From eba20f3be21c4484a96512edd98dbebcb90609b9 Mon Sep 17 00:00:00 2001
From: Anh Uong <anh.uong@ibm.com>
Date: Wed, 15 May 2024 15:43:06 -0600
Subject: [PATCH] fix: merging of model for multi-gpu (#158)

* only copy over if adapter found, problem when lora multi-gpu train

Signed-off-by: Anh-Uong <anh.uong@ibm.com>

* formatting and helpful comment

Signed-off-by: Anh-Uong <anh.uong@ibm.com>

---------

Signed-off-by: Anh-Uong <anh.uong@ibm.com>
---
 build/launch_training.py | 16 ++++++++++------
 1 file changed, 10 insertions(+), 6 deletions(-)

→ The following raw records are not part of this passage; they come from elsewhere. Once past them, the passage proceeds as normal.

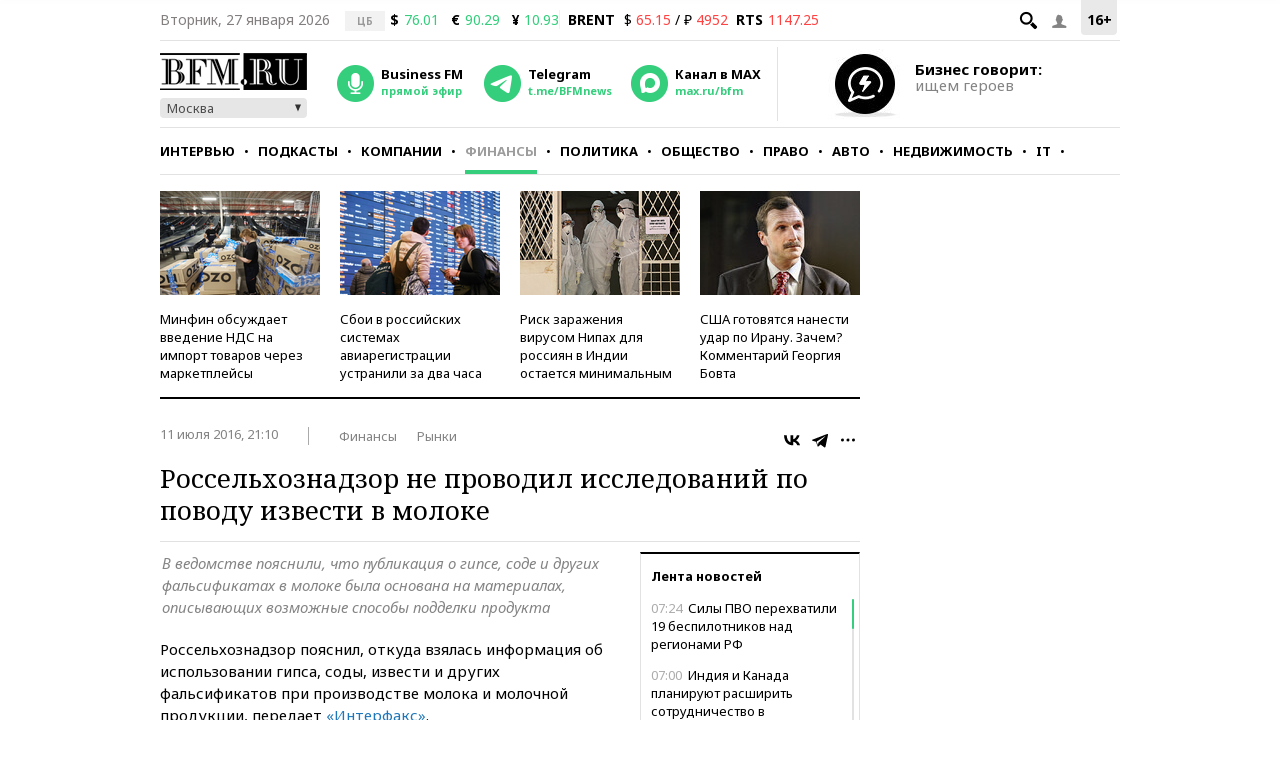

--- FILE ---
content_type: application/javascript
request_url: https://smi2.ru/counter/settings?payload=CMKIAhio2MvtvzM6JDk4ZDg5MDk0LWY5ZDUtNDc1Ny1hMDdiLWQ5NzYxYmNhZjMxMg&cb=_callbacks____0mkw3f6tg
body_size: 1518
content:
_callbacks____0mkw3f6tg("[base64]");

diff --git a/build/launch_training.py b/build/launch_training.py
index b03388e4f..bf9c1538b 100644
--- a/build/launch_training.py
+++ b/build/launch_training.py
@@ -142,12 +142,16 @@ def main():
                     export_path,
                 )
 
-                create_merged_model(
-                    checkpoint_models=full_checkpoint_dir,
-                    export_path=export_path,
-                    base_model=model_args.model_name_or_path,
-                    save_tokenizer=True,
-                )
+                # ensure checkpoint dir has correct files, important with multi-gpu tuning
+                if os.path.exists(
+                    os.path.join(full_checkpoint_dir, "adapter_config.json")
+                ):
+                    create_merged_model(
+                        checkpoint_models=full_checkpoint_dir,
+                        export_path=export_path,
+                        base_model=model_args.model_name_or_path,
+                        save_tokenizer=True,
+                    )
             except Exception as e:  # pylint: disable=broad-except
                 logging.error(traceback.format_exc())
                 write_termination_log(